I resemble this remark; could you elaborate on just who you feel can be helpful to talk to?
I regularly check in with my manager about my performance and he's very forthcoming on it, yet I still don't believe I won't be found out and canned at any second and end up sick and homeless.
Ideally someone has already beaten you to the punch(Imposter Syndrome is literally item #1 when I take on engineers to mentor). Of my sample size of ~150 engineers across every level my success rate of having people say "Oh my god, I have that" is so far 100%.
More concretely though I would not look to anyone directly in your management chain for a variety of reasons. The best ways I've seen to address it is with a senior engineer or someone that you respect who's willing to take you on in a mentorship role. This should be something where you set aside time to talk through these types of issues(plus all the other wonderful inter-team stuff that comes up in development) over a 3-6mo period.
If you can't find that I will say this: I've found that it comes from a place of caring and giving a shit about wanting to carry your weight or be a part of something. I don't think it's possible to have a desire to improve yourself and not experience it on a regular basis.
The best way I've found to approach it is to recognize when it's happening, call it out directly and tell yourself that your brain is being an asshole in this specific instance. Something I've also seen work well for other people is to do a short list of the things that you work on each day. Review it at the end of the day and take an objective look at what you've accomplished, you'll often find that it's more than you 'felt' like you did.
Hope that gives you some direction. If you're finding you local resources lacking drop me a line at val at vvanders.com and see what I can do to help.
Talk with a therapist or even a life coach if you want to start there. That you notice these feelings and want to do something about them is a good thing.

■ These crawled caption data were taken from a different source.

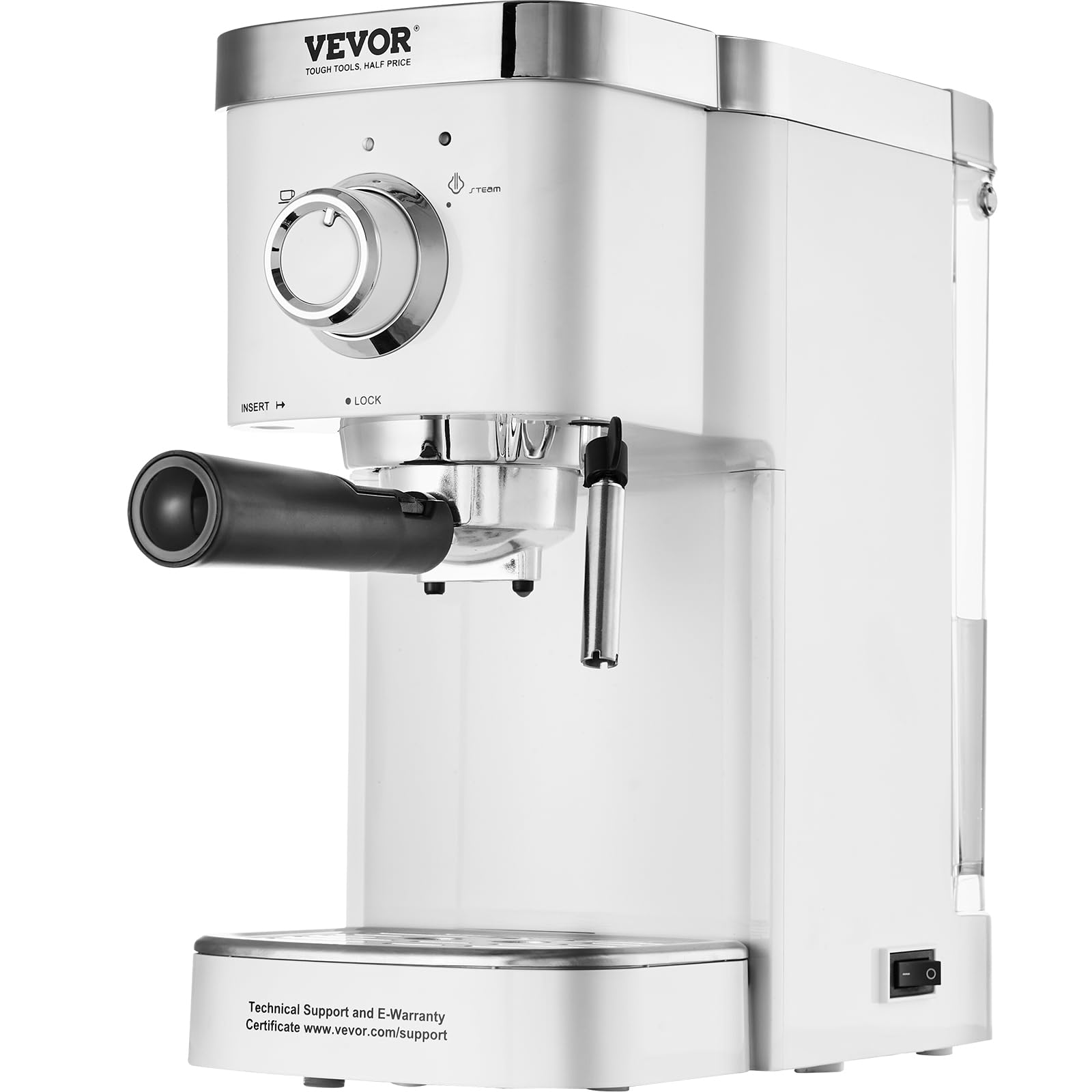 VEVOR 15Bar Semi-Automatic Espresso Coffee Machine with Milk Frother - Professional Cappuccino & Latte Maker with High-Power Boiler, Removable Water Tank & NTC Control System - Perfect for Home Baristas & Coffee Shops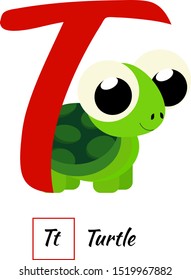 Cute English animal alphabet letter T vector image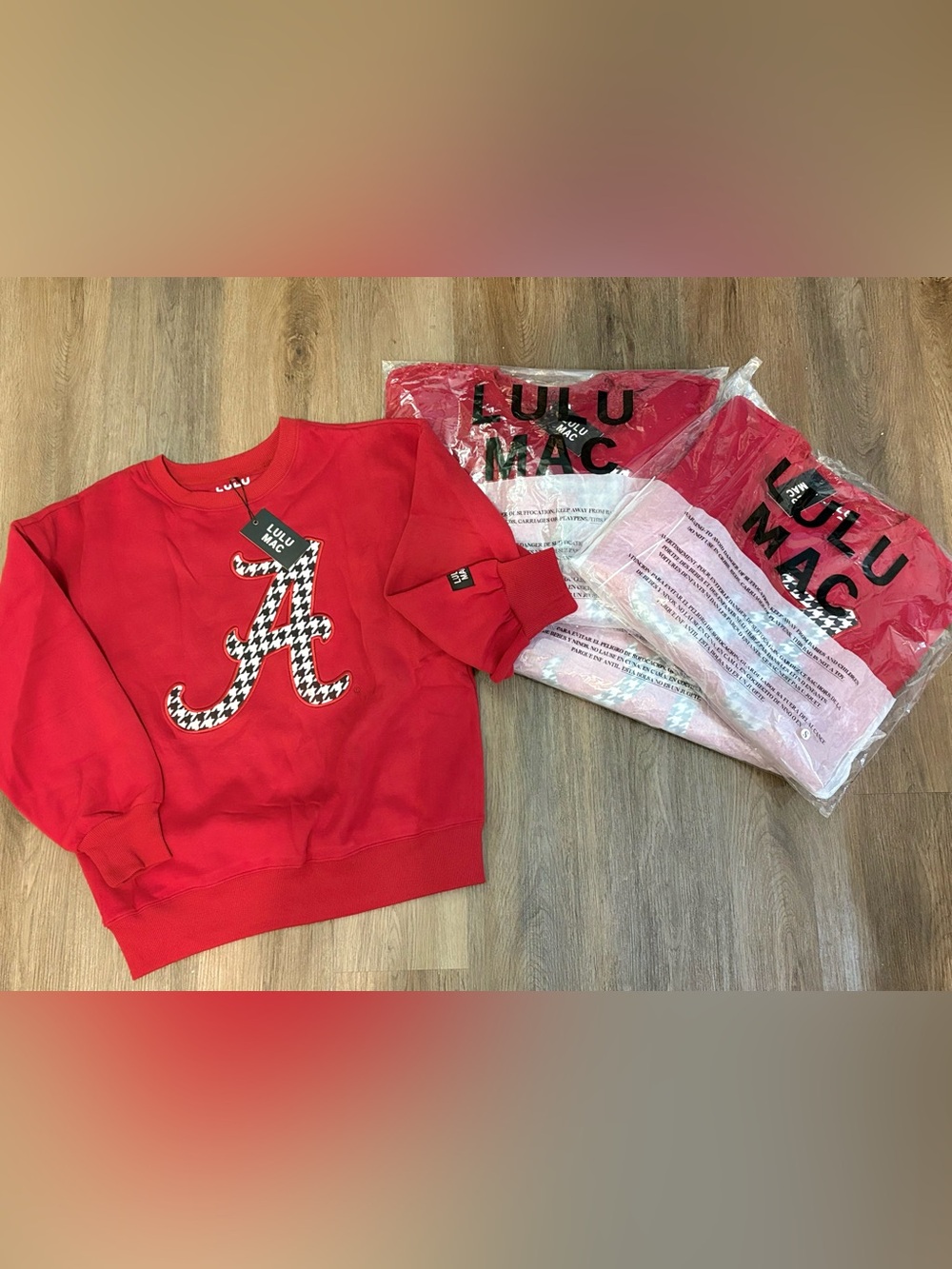 NEW Women's Red Pullover Alabama Sweatshirt with Houndstooth 'A' Appliqué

Talking with a professional is good because they can really narrow down what's happening and give you strategies and coping skills.
There are therapists who are well versed in imposter syndrome and help patients understand it and get better. There are also podcasts if you want to take a self help approach first. I mean it's free. I would look for licensed therapists who apply a CBT oriented approach.
For imposter syndrome you have to assess at the evidence you are not capable or otherwise a fraud. Is there anyone else at your work that you feel is an imposter? No probably not. Are you as capable as the average employee at your work? Yes! You have performance reviews as evidence that you are good! What would you advise a friend who came to you expressing that they felt the same way? Would you say they are most definitely an imposter? What is an imposter anyway? How would an imposter be hired in the first place? Recognize that these automatic thoughts are triggering your amygdala and activating the nervous systems fight or flight response.
Also, there's quotes from Richard Branson along the line that if you meet 70% of the job requirements you are qualified to take the job and you should just learn the rest of it on the job.
And remember that even in the worse case, if you are fired, fired! There are still companies and jobs/roles where you are or can be a superstar. You see this all the time in business.
A therapist. No joke. In my case it _seems to be_ a coping mechanism for anxiety. I'm so afraid that I force myself to be successful. It goes under the radar because it's seen as healthy to the outside world, but inside is turmoil.
It was put best to me: Don't tell the dog it's not a chicken, we need the eggs.
I regularly check in with my manager about my performance and he's very forthcoming on it, yet I still don't believe I won't be found out and canned at any second and end up sick and homeless.